Please fill out the form in its entirety.
Only ONE person per form. If you need to be scheduled at the same time with someone, please put their name in the comment section.
Due to the amount of volunteer requests, if you wish to volunteer more than one day, you MUST work one 6/7:00 pm to close shift.
Please leave all personal items at home or in your car. There will not be a place to store them once you are on your shift. You will not be fed a meal, so if you suffer from low blood sugar you may bring a small snack. Children under the age of 16 will not be allowed to stay with you during your shift.
*Members of the Pryor Area Chamber of Commerce, and their employees, will receive first priority in scheduling. All other applicants will receive first-come-first-serve scheduling.
Waiver & Release of LiabilityEvent Name: Rocklahoma Volunteer Date: May 24-26, 2019
Sponsoring Organizations: Pryor Area Chamber of Commerce, Pryor Creek Music Festivals, Inc., AEG, AEG Live LLC, Anschutz Entertainment Group, Inc., AEG Live Productions, LLC, and each of their respective parent companies, subsidiaries, affiliates, officers, directors, representatives, employees, subcontractors, and any other party reasonably designated by Pryor Creek Music Festivals, Inc.

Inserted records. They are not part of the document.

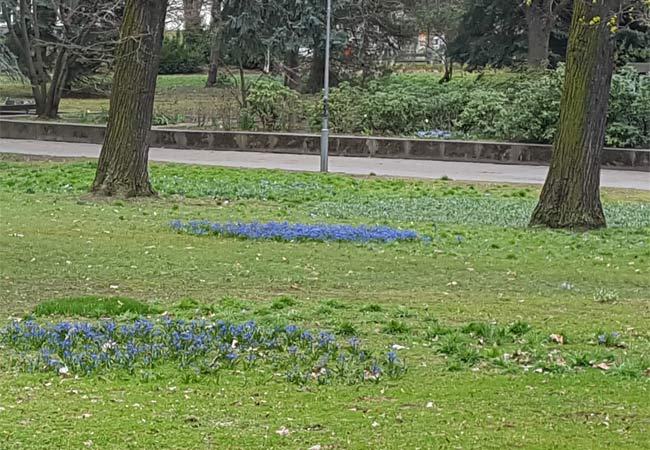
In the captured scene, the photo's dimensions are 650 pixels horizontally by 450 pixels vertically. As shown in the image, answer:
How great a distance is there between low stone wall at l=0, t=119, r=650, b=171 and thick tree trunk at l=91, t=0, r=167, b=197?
1036 cm

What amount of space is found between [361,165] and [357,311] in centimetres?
1568

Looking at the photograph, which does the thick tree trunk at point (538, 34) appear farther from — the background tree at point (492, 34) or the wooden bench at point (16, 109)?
the wooden bench at point (16, 109)

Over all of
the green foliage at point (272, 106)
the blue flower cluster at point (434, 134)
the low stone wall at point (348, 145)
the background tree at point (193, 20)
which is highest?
the background tree at point (193, 20)

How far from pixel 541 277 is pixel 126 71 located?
8214 mm

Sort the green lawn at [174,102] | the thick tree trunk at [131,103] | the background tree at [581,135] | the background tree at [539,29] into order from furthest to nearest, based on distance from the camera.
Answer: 1. the background tree at [539,29]
2. the green lawn at [174,102]
3. the thick tree trunk at [131,103]
4. the background tree at [581,135]

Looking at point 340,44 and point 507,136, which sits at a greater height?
point 340,44

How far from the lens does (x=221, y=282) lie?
9688 millimetres

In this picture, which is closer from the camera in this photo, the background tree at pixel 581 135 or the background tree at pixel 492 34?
the background tree at pixel 581 135

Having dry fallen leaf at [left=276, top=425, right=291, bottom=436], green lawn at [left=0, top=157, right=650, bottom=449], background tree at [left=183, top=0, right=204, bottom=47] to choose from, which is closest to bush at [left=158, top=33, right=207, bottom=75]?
background tree at [left=183, top=0, right=204, bottom=47]

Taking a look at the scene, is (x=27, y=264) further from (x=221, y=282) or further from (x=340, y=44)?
(x=340, y=44)

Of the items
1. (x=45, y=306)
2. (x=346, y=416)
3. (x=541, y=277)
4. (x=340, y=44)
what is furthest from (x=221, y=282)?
(x=340, y=44)

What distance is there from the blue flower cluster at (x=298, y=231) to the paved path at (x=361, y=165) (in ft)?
28.4

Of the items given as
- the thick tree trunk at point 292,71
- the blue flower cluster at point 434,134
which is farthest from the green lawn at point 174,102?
the blue flower cluster at point 434,134

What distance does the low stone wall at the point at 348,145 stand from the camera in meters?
24.7
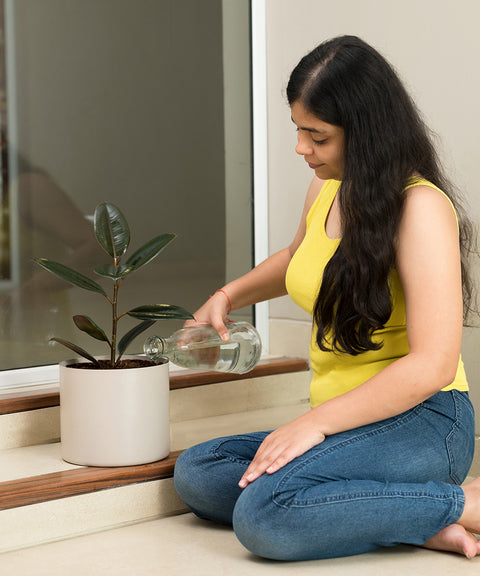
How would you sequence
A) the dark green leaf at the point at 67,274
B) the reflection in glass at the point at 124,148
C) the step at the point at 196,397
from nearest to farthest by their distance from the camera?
1. the dark green leaf at the point at 67,274
2. the step at the point at 196,397
3. the reflection in glass at the point at 124,148

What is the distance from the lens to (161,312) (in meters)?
1.51

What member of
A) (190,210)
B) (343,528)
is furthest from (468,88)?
(343,528)

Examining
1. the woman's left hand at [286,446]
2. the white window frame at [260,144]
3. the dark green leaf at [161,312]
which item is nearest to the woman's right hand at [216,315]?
the dark green leaf at [161,312]

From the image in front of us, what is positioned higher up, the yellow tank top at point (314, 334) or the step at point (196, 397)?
the yellow tank top at point (314, 334)

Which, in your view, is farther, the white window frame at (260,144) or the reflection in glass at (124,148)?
the white window frame at (260,144)

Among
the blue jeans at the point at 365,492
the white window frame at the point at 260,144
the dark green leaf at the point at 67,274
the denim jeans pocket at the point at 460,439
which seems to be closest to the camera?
the blue jeans at the point at 365,492

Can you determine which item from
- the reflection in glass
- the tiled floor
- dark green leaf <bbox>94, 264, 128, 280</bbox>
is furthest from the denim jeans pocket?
the reflection in glass

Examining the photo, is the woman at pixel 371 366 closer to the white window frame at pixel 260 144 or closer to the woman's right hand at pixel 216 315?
the woman's right hand at pixel 216 315

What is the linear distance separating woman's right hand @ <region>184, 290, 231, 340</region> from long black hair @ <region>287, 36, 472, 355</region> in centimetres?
29

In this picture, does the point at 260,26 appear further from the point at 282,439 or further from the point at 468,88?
the point at 282,439

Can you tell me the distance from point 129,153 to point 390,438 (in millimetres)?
1138

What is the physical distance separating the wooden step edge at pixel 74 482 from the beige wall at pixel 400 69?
73cm

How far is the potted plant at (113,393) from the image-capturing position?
149 centimetres

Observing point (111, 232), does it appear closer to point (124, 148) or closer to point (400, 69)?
point (124, 148)
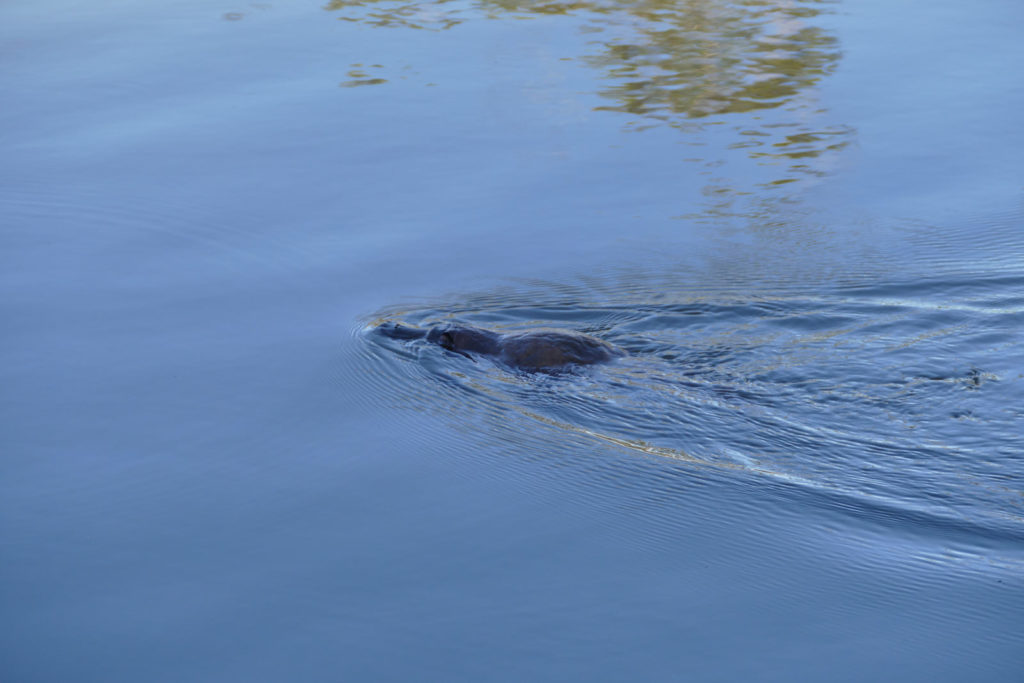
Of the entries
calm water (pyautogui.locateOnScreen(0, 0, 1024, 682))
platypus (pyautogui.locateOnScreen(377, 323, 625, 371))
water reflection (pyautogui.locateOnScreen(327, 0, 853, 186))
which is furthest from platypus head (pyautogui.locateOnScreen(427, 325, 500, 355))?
water reflection (pyautogui.locateOnScreen(327, 0, 853, 186))

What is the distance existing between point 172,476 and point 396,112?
5.49 m

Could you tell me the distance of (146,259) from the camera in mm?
7672

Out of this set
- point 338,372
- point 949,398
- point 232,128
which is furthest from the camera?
point 232,128

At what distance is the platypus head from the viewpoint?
6.73 m

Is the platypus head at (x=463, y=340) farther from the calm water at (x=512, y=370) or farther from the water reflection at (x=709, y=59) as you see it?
the water reflection at (x=709, y=59)

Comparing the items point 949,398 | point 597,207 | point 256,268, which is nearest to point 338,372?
point 256,268

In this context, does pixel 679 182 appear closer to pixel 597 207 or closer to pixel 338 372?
pixel 597 207

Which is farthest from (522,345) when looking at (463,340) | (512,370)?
(463,340)

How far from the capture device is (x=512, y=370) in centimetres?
655

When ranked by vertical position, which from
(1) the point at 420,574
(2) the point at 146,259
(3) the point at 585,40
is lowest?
(1) the point at 420,574

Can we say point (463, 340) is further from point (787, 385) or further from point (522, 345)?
point (787, 385)

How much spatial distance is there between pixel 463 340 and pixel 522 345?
1.35 feet

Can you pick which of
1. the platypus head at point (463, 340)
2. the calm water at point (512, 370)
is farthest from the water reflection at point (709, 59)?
the platypus head at point (463, 340)

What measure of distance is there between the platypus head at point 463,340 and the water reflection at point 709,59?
3.09 metres
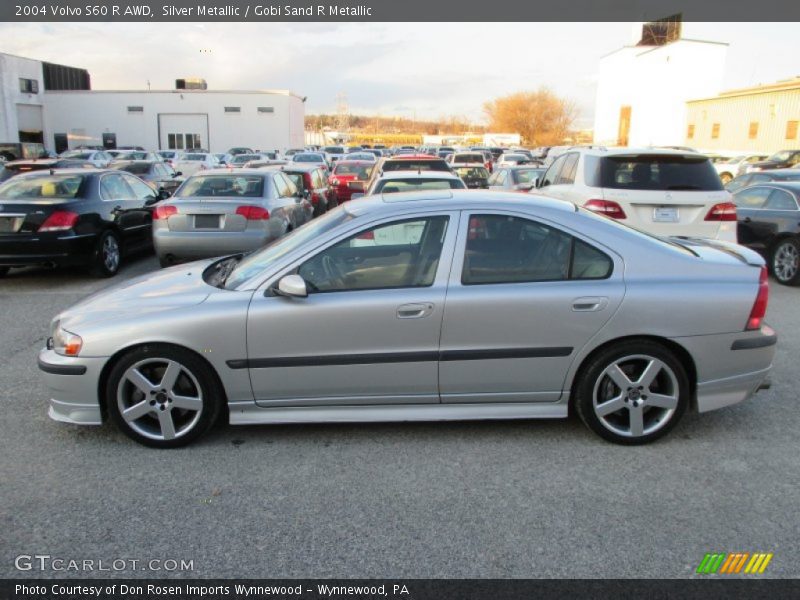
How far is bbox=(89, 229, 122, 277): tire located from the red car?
634cm

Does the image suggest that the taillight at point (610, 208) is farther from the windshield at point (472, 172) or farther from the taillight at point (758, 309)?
the windshield at point (472, 172)

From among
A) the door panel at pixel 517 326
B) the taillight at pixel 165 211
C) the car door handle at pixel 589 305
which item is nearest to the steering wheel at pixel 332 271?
the door panel at pixel 517 326

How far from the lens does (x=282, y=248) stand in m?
4.40

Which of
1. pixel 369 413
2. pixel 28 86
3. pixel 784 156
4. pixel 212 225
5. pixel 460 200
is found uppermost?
pixel 28 86

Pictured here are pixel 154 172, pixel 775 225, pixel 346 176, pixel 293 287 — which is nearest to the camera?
pixel 293 287

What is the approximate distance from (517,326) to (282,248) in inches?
66.5

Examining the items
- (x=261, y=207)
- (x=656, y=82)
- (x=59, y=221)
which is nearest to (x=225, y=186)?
(x=261, y=207)

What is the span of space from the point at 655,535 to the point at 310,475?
1.80m

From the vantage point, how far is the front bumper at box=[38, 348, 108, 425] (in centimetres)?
384

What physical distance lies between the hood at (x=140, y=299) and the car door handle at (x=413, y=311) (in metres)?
1.19

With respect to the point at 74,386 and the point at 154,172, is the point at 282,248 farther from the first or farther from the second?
the point at 154,172

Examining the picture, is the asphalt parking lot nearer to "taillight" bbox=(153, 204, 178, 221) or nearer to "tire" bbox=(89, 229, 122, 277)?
"taillight" bbox=(153, 204, 178, 221)
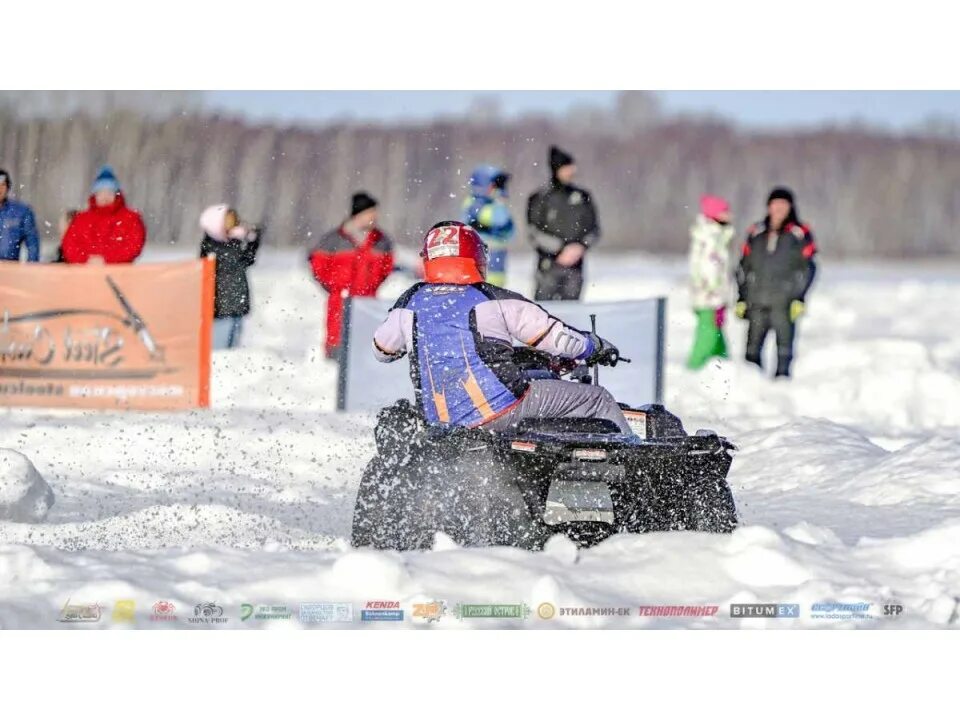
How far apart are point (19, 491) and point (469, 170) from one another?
23.5 ft

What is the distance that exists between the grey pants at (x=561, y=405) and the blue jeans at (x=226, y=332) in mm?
6455

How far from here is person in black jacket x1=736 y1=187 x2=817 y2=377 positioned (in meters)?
14.9

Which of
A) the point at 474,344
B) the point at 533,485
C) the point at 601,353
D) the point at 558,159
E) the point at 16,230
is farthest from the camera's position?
the point at 558,159

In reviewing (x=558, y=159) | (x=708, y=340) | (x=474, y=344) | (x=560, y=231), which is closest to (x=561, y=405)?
(x=474, y=344)

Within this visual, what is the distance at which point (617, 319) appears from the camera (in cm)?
1292

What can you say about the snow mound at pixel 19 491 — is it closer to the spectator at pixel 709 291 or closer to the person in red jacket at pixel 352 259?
the person in red jacket at pixel 352 259

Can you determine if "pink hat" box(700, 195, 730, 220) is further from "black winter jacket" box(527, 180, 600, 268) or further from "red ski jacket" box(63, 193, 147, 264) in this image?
"red ski jacket" box(63, 193, 147, 264)

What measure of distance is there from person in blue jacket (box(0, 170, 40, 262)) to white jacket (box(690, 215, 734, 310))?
18.9 ft

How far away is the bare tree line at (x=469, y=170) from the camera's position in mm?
13984

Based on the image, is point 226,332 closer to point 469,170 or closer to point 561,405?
point 469,170

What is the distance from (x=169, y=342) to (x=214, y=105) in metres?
2.29

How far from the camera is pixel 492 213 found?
1384 centimetres
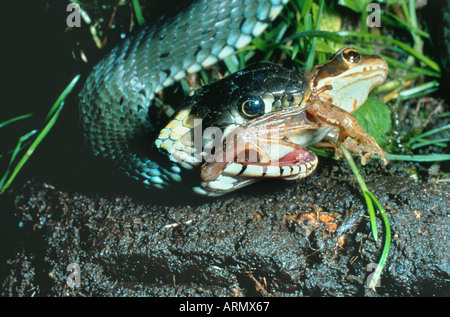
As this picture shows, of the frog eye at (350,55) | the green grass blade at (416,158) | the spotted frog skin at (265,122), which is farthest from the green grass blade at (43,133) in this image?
the green grass blade at (416,158)

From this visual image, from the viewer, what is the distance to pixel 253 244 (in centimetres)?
221

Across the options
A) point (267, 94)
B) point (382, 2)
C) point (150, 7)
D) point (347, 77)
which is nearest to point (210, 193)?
point (267, 94)

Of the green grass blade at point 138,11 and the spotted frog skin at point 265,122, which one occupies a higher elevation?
the green grass blade at point 138,11

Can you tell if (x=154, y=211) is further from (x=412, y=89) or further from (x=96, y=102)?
(x=412, y=89)

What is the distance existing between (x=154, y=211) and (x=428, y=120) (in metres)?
2.23

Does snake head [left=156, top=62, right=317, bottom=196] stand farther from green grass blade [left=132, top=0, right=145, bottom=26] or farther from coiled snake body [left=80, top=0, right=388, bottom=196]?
green grass blade [left=132, top=0, right=145, bottom=26]

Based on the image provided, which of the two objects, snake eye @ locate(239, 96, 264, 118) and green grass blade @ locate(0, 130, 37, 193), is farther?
green grass blade @ locate(0, 130, 37, 193)

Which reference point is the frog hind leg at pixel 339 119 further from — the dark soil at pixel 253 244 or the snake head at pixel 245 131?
the dark soil at pixel 253 244

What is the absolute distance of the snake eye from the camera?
82.7 inches

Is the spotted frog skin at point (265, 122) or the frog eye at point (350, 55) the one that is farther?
the frog eye at point (350, 55)

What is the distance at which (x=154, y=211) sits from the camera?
8.27 ft

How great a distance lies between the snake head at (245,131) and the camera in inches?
81.4

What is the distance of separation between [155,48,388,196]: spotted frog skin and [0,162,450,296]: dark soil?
0.25 meters

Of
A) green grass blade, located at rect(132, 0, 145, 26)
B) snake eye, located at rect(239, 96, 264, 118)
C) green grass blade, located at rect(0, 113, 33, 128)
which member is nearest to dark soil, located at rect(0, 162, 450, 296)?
snake eye, located at rect(239, 96, 264, 118)
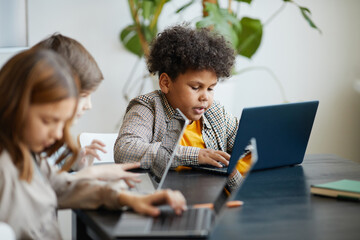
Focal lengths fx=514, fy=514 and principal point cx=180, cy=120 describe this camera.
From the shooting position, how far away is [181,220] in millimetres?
1127

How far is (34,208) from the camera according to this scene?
1.17m

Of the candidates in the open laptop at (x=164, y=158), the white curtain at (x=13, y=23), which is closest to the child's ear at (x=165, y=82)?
the open laptop at (x=164, y=158)

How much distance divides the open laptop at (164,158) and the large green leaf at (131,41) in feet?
4.35

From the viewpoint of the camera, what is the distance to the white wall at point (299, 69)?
10.5 feet

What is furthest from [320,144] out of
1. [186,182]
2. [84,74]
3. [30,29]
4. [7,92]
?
[7,92]

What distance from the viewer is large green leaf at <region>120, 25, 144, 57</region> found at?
309cm

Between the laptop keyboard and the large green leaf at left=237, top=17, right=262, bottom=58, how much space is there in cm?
191

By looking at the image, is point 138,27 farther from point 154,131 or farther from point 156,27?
point 154,131

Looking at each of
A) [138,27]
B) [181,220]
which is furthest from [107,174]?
[138,27]

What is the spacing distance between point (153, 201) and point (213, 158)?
1.73ft

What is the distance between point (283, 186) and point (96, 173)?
0.54 m

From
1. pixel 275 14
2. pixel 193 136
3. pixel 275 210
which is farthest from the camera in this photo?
pixel 275 14

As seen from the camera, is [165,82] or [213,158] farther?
[165,82]

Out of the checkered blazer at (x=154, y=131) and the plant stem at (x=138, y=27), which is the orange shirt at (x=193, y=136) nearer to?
the checkered blazer at (x=154, y=131)
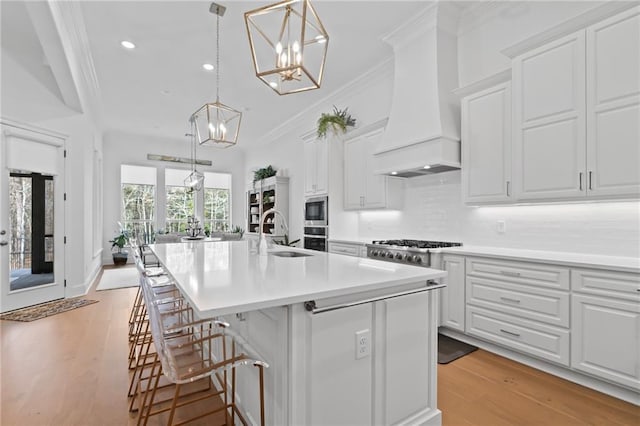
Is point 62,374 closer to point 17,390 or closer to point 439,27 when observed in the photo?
point 17,390

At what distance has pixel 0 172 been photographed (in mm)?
3992

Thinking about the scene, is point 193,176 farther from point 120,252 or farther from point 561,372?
point 561,372

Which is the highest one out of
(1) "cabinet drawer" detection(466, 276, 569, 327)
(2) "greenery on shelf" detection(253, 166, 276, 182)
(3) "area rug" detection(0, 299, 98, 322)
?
(2) "greenery on shelf" detection(253, 166, 276, 182)

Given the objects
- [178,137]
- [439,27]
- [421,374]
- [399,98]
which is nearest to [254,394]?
[421,374]

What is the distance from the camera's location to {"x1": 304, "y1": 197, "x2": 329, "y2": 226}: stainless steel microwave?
4992 mm

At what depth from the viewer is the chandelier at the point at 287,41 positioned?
184 centimetres

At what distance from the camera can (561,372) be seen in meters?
2.42

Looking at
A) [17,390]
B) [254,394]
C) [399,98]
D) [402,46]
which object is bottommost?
[17,390]

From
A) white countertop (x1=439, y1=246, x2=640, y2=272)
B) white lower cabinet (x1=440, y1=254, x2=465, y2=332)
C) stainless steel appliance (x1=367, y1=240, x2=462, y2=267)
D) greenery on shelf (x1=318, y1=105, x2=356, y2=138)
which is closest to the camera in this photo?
white countertop (x1=439, y1=246, x2=640, y2=272)

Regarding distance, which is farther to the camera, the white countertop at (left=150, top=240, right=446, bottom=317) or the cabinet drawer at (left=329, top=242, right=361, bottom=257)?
the cabinet drawer at (left=329, top=242, right=361, bottom=257)

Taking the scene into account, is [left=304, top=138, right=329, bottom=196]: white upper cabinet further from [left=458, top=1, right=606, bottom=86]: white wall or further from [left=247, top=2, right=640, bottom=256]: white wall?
[left=458, top=1, right=606, bottom=86]: white wall

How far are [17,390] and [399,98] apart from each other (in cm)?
440

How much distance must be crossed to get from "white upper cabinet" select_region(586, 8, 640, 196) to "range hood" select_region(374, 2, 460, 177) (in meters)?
1.16

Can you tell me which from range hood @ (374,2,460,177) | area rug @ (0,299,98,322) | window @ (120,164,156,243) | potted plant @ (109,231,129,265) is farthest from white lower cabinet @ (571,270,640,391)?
window @ (120,164,156,243)
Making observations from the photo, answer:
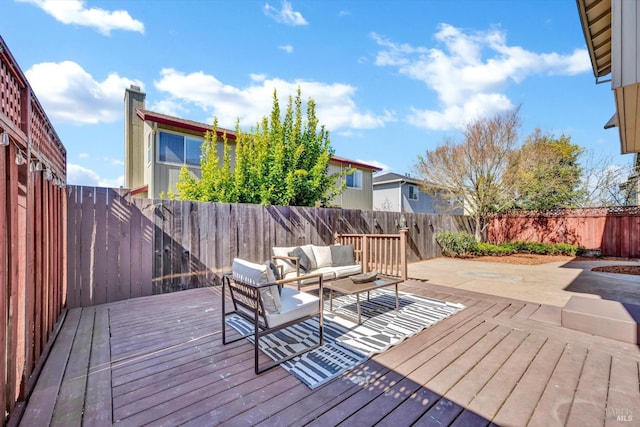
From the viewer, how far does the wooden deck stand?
1.81 meters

YOUR SUBMISSION OF THIS WAIVER AND APPLICATION AGREES TO THE FOLLOWING: I verify that all the information I am submitting in the following form is correct to the best of my knowledge. I acknowledge and understand there are risks of personal injury and loss involved in this activity for which I have agreed to accept responsibility. I agree to follow any and all rules and guidelines set-forth by the above Sponsoring Organizations. In consideration of being allowed to participate in any and all of these activities, I for myself, my heirs, executors, and administrators, assign and do waive, release, and discharge any and all rights, demands, or claims for damage and cause of suit or action, known or unknown by facility employees, property owners or agents and the sponsoring organizations and its members due to any acts or omissions. For any or all injuries in any manner resulting from such participation I attest and verify that I have full knowledge of all risks involved in this activity and will through my own resources, including insurance benefits, assume and pay my own medical and emergency expenses in the event of accident or illness, regardless of whether I have authorized such payments.